Her room had a lantern, but no fire. It wasn’t needed on a mild spring night. Was the man downstairs cold from age or injuries? The window was barred, and the only furniture was a bed. Dapple sat down. The guards brought food and drink and a pissing pot, then left, locking the door. She ate, drank, pissed, and went to sleep.
In the morning, she woke to the sound of nails scratching on her door. A man’s voice said, “Make yourself ready.” Dapple rose and dressed. The night before, she’d unbound her breasts in order to sleep comfortably. She didn’t rebind them now. The tunic was thick enough to keep her decent; her breasts weren’t large enough to need support, and the men of Ettin were treating her like a woman. Better to leave the disguise behind, like a shell outgrown by one of the animals her male relatives pulled from the sea.
Guards escorted her and the boy downstairs. There were windows on the ground floor, which she hadn’t noticed the night before. Shutters open, they let in sunlight. The Ettin captain stood at a table covered with maps. “Good morning,” he said. “I’m trying to decide how to trap the robbers. Do you have any suggestions, lad? And what is your name?”

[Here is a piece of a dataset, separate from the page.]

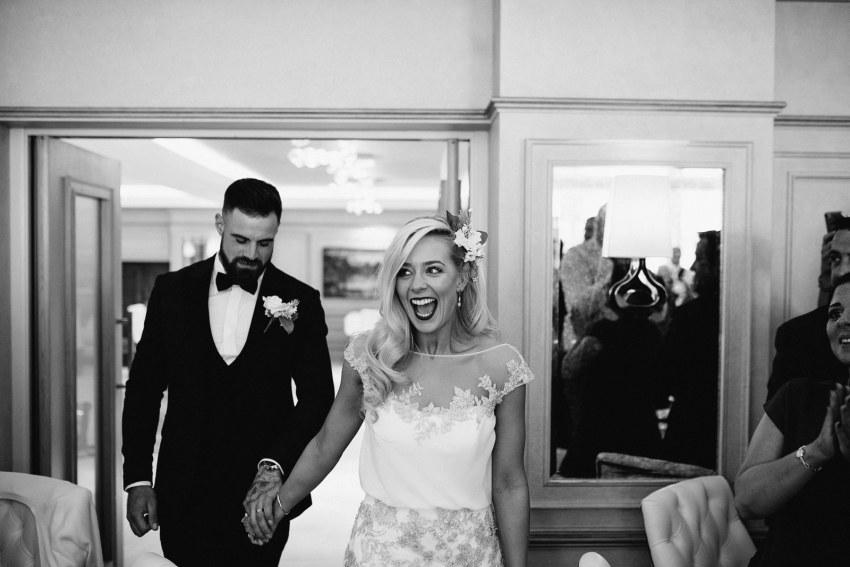 Galgorm Wedding Photographer Northern Ireland_0090.jpg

“Rehv,” the boy said. “I never learned to read maps. And I will not help you destroy my family!”
Ettin Taiin rolled the maps – they were paper, rather than the oiled leather her people used —and put them in a metal tube. “Loyalty is a virtue. So is directness. You’ll make a fine addition to the Ettin lineage; and I’ll decide how to destroy your lineage later. Today, as I told you before, we’ll ride to my mother.”
They went out and mounted tsina, the captain easily in spite of his lame leg, Dapple and the boy with more difficulty.

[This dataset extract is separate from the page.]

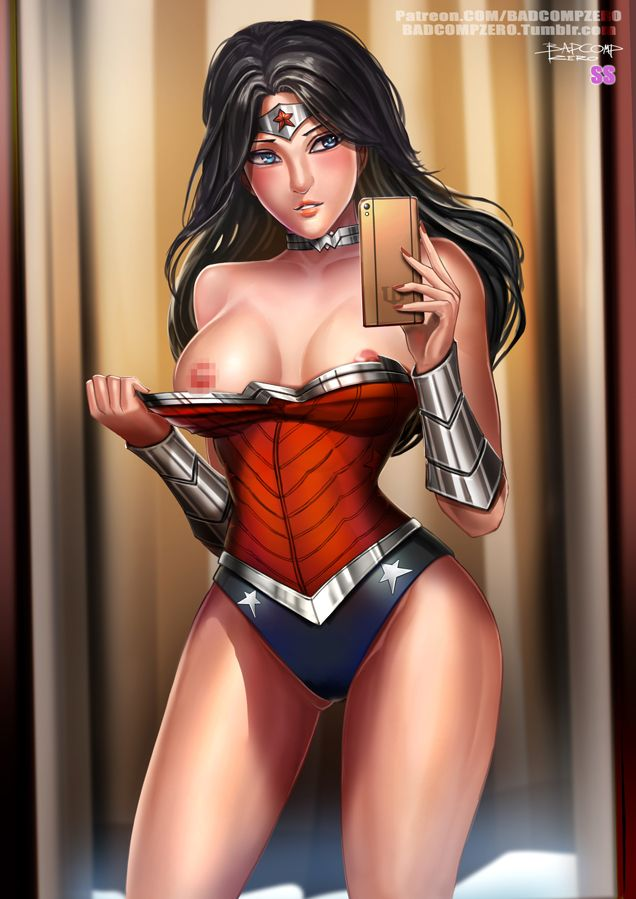 Nude wonder woman fanart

“You aren’t riders,” said Ettin Taiin. “And that tells me your families don’t have many tsina. Good to know, for when I hunt the robbers down.”

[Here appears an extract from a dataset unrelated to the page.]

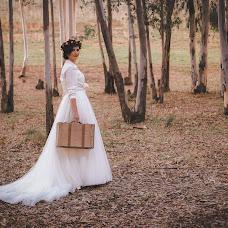 Wedding photographer Carlos Hernandez suarez (Carloshernandez). Photo of 26.01.2018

They spent the day riding, following a narrow road through forested hills. A small group of soldiers accompanied them, riding as easily as the captain and joking among themselves. Now and then they saw a cabin. “Hunters and trappers,” said Ettin Taiin. “There are logging camps as well. But no women. The robbers are too close. Time and time again we’ve tried to clean them out, but they persist, growing ever more inbred and nasty.”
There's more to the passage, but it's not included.